Uma avaliação real, porém desigual
A página de impacto não está vazia. Ela trata de sistemas, serviços, TI, recursos humanos e custos. Publica ainda uma análise jurídica extensa sobre a relação entre o PDP, o Manual Consolidado e os estatutos. A posição afirma que o Conselho possui responsabilidades próprias e que uma recomendação exige julgamento, não chancela automática.
Ela também sustenta que uma recusa deve ter razões razoáveis, objetivas e claras. Isso limita o silêncio do Conselho, mas questiona a transferência de função estatutária para a equipe sem alteração dos estatutos. Trata-se de uma posição jurídica institucional da AFRINIC, não de decisão de tribunal mauriciano.
Ao mesmo tempo, as áreas de interpretação e clareza exibem Publish in public IA e instruções para resumir ou listar ambiguidades. Não são conclusões terminadas. A formulação correta é que a avaliação está incompleta justamente onde deveria transformar condições abstratas em controles operacionais.
O contraste é produtivo. A objeção jurídica já está visível. O próximo texto pode responder se exige emenda estatutária, quem decide essa questão, como se registra o resultado e o que acontece enquanto houver disputa. Ignorar a assimetria apenas deslocaria a decisão para a equipe em situação de urgência.
O Livro da Petição à Implementação
Heng Lu separa a continuidade da função verificável do registro da continuidade de todo poder de controle. Essa distinção permite preservar o serviço sem presumir que qualquer ator substituto herda autoridade ilimitada.
O primeiro bloco do livro registraria proposta, hash, decisão de consenso, recomendação, entrega ao Conselho, destinatário, horário e versões normativas. O gatilho seria classificado como incapacidade ou recusa, com provas próprias.
O relógio nasceria do recibo: evento inicial, fuso, duração, pausas e vencimento. A petição registraria o iniciador e sua elegibilidade. Cada apoio seria validado na mesma fotografia temporal, com deduplicação, sub-região, autenticação, retirada e contestação.
O bloco da análise teria mandato, autores, revisores, corte de evidência, conflitos, versão, assuntos conhecidos e critério de materialidade. Uma revisão independente verificaria respostas às objeções, e não apenas a existência de um arquivo.

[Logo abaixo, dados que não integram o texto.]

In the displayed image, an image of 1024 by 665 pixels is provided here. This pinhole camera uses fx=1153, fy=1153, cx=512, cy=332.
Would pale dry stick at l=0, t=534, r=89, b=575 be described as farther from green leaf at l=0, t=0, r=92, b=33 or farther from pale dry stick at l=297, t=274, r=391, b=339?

A decisão presumida seria separada da implementação. Ela citaria todos os pré-requisitos e um responsável. A implementação teria plano de mudança, testes, comunicação, data efetiva, pausa e reversão. Por fim, uma via de contestação trataria erros demonstráveis de identidade, tempo, versão, autoridade e risco operacional.
O recurso precisa ser limitado para não recriar o veto. Mas excluí-lo tornaria a exceção auto-validante. Continuidade legítima exige tanto velocidade quanto possibilidade de corrigir um recibo errado.
Limite de autoridade
A AFRINIC é um registro privado baseado em membros e incorporado em Maurício. Conselho, PDWG, copresidentes, Secretaria e equipe exercem funções privadas corporativas, contratuais e procedimentais. Seus atos podem ter grande impacto, mas não são legislação, regulação ou julgamento público.
Uma petição de quinze pessoas não cria poder soberano, legislativo, regulatório, judicial, policial, acusatório, punitivo ou confiscatório. Não concede propriedade sobre recursos numéricos africanos, mandato público continental nem poder auto-validante sobre fatos contestados.
As fontes não provam ilegalidade, má-fé ou dano. Oposição não significa hostilidade à continuidade; apoio não significa tentativa de tomar poder público. Existe uma proposta em discussão, com objetivo legítimo e controles ainda insuficientes.